When the square is a binomial, square-root both sides and then solve the resulting linear equation. For $(x - 5)^2 = 16$: take roots, $x - 5 = \pm 4$, so $x = 5 \pm 4$, giving $x = 9$ or $x = 1$.

Sometimes $k$ is not a perfect square, and the answer stays as a simplified radical: $x^2 = 12$ gives $x = \pm\sqrt{12} = \pm 2\sqrt{3}$. Simplify the radical fully, just as in the radicals topic.

No real solution

If isolating the square leaves it equal to a negative number, the equation has no real solution. For $x^2 = -9$, no real number squares to $-9$ (a square is always $\ge 0$), so there is no real $x$. This is the same idea you will see in the discriminant: a negative under the square root means no real roots.

Why square-rooting needs the plus-or-minus

The reason solving by square roots produces two answers is that squaring is a two-to-one operation: it sends both $a$ and $-a$ to the same output $a^2$. So when you run it backward by taking a square root to solve an equation, you must recover both inputs that could have produced the value, which is exactly what $\pm$ records. The symbol $\sqrt{49}$ by itself denotes the single principal (non-negative) root, $7$. But the equation $x^2 = 49$ asks for every number whose square is $49$, and there are two.

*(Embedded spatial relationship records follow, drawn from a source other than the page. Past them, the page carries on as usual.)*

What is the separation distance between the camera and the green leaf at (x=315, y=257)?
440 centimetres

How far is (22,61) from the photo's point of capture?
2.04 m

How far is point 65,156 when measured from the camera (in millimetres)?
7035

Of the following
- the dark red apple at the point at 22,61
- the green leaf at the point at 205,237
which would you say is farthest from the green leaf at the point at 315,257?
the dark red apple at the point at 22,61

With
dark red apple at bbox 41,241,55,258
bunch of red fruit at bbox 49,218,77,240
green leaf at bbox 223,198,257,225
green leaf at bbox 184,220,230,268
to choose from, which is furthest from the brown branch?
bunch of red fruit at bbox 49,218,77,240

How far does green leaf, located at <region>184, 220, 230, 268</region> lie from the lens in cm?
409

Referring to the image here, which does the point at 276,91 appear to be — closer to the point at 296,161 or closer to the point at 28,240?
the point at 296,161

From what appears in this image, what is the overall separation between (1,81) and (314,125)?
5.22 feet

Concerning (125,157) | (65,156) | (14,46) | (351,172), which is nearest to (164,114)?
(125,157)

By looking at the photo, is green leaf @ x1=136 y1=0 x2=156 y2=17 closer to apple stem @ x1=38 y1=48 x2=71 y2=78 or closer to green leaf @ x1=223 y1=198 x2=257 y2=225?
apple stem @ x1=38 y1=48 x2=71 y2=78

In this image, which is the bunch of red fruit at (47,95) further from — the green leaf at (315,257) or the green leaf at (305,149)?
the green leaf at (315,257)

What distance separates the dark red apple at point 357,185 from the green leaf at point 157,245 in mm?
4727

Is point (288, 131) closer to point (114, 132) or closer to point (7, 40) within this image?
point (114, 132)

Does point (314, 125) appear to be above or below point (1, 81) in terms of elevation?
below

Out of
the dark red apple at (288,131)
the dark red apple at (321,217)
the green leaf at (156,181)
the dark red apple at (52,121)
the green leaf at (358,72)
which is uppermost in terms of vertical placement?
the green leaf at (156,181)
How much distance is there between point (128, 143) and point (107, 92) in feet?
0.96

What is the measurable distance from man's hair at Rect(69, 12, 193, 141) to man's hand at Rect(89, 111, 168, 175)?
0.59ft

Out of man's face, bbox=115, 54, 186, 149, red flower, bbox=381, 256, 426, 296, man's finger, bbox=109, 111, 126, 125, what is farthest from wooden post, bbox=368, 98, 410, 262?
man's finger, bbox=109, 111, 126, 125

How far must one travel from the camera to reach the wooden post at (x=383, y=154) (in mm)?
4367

Keeping the principal-root symbol and the equation-solving step distinct explains why $\sqrt{49} = 7$ (one value) while the solutions of $x^2 = 49$ are $\pm 7$ (two values). The same logic shows why $x^2 =$ a negative has no real solution: nothing real squares to a negative, so there is no input to recover.

How the SOL examines this topic

• Fill-in-the-blank. Solve a square-root-type quadratic and type both solutions, exact radicals included.
• Multiple choice. Pick the solution set, with a distractor that keeps only the positive root.
• Drag-and-drop. Order the isolate-then-square-root steps.

Try this

Q1. Solve $x^2 = 81$. [1 point]

• Cue. $x = \pm 9$.

Q2. Solve $(x + 2)^2 = 25$. [2 points]

• Cue. $x + 2 = \pm 5$, so $x = 3$ or $x = -7$.